Washington - Em seus últimos dias no cargo, o embaixador dos EUA no Brasil, Todd Chapman, defendeu nesta quinta-feira (22) que o governo do Brasil apresente nos próximos meses um plano detalhado sobre como o País pretende atingir os compromissos ambientais assumidos recentemente pelo presidente Jair Bolsonaro (sem partido).
Na cúpula do clima liderada pelo presidente norte-americano, Joe Biden, Bolsonaro prometeu alcançar a neutralidade climática até 2050 e acabar com o desmatamento ilegal até 2030. "Esses compromissos são importantes, agora temos que ver como fazer", disse Chapman.
No Brasil desde abril de 2020, Chapman anunciou sua aposentadoria em 10 de junho, abrindo espaço para que Biden defina o novo chefe da missão em Brasília. Ele deixa o país no fim de semana.
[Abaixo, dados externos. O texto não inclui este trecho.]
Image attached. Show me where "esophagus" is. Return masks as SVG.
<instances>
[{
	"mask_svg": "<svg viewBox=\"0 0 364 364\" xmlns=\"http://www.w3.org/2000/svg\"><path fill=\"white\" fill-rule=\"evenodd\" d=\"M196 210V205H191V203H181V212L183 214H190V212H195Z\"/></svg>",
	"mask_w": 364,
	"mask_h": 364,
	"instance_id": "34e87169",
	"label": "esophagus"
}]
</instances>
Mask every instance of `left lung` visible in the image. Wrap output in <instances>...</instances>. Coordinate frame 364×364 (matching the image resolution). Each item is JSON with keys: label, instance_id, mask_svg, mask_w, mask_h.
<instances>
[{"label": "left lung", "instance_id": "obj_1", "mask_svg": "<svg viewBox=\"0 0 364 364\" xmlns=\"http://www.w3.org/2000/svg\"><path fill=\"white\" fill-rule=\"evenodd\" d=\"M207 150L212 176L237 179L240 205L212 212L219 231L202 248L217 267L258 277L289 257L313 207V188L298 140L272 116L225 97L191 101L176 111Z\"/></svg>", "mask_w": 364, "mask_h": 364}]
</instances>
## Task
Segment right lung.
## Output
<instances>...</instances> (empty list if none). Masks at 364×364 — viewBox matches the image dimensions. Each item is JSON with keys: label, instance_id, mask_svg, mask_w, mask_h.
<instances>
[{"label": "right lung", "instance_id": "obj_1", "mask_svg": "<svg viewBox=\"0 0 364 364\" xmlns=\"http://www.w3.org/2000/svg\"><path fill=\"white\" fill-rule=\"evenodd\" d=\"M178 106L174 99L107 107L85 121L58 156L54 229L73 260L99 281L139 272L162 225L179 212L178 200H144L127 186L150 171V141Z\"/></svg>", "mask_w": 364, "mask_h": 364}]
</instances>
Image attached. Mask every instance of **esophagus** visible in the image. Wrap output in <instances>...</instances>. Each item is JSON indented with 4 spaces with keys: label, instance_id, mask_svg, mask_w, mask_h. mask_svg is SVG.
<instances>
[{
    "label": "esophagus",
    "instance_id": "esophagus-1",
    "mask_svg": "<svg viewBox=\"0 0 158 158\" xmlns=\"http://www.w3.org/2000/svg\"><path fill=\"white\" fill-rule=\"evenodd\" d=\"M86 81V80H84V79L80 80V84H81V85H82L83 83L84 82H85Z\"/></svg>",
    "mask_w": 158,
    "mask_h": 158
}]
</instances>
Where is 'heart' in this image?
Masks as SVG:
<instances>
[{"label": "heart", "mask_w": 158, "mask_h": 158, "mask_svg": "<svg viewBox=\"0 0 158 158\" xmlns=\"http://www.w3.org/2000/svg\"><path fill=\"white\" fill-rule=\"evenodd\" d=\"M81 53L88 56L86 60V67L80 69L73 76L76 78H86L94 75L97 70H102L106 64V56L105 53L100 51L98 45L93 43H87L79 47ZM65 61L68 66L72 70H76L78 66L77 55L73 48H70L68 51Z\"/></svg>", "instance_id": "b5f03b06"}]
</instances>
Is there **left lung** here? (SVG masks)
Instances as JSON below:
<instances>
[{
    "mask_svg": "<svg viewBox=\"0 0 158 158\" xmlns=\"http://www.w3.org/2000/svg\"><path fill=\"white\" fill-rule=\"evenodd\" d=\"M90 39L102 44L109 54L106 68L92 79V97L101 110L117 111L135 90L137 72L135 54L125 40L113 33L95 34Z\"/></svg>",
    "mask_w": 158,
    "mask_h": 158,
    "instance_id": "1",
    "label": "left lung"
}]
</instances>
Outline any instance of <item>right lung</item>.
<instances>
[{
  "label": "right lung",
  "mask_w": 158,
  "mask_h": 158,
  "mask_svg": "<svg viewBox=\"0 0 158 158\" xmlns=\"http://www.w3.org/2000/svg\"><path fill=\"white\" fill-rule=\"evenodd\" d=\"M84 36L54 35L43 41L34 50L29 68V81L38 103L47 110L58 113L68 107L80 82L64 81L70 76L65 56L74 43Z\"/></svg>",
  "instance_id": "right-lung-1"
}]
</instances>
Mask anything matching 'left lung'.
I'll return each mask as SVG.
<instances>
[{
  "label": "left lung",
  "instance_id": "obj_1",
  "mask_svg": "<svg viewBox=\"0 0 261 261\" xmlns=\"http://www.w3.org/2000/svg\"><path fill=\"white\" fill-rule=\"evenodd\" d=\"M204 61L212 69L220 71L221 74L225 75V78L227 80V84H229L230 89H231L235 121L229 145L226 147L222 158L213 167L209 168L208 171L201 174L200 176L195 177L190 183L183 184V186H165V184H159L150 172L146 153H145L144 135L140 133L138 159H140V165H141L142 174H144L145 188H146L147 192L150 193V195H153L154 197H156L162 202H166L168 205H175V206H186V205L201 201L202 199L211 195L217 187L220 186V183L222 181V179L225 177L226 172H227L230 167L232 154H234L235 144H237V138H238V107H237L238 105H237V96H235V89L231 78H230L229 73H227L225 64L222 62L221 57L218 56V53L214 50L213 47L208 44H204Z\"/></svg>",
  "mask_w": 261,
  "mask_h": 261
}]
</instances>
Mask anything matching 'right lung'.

Chapman afirmou ainda que o melhor seria o Brasil lançar esse plano ambiental antes da COP-26 (Conferência das Nações Unidas sobre Mudanças Climáticas), marcada para ocorrer em novembro em Glasgow, na Escócia.
Desde o início do governo Bolsonaro, o Brasil enfrenta forte pressão internacional na área do meio ambiente. O País tem sido criticado pela retórica contra preservação de Bolsonaro e pela forte política de desregulamentação na área. O governo também é alvo de queixas da comunidade internacional por ataques a lideranças indígenas e, principalmente, pelo aumento de desmatamento na Amazônia.
Até janeiro de 2021, as cobranças vinham sobretudo da Europa, uma vez que o ex-presidente americano Donald Trump tinha uma política de desregulamentação parecida com a de Bolsonaro. A situação mudou com a chegada de Biden ao poder. O governo norte-americano somou-se aos europeus nas gestões para pressionar o Brasil.
Nesta quinta, Chapman reconheceu que meio ambiente foi o tema em que houve maior mudança de posição dos EUA na transição dos governos Trump para Biden. Ele diz ainda que o tema mais sensível continua sendo o desmatamento ilegal na Amazônia e que o Brasil precisa buscar "soluções rápidas" para o problema.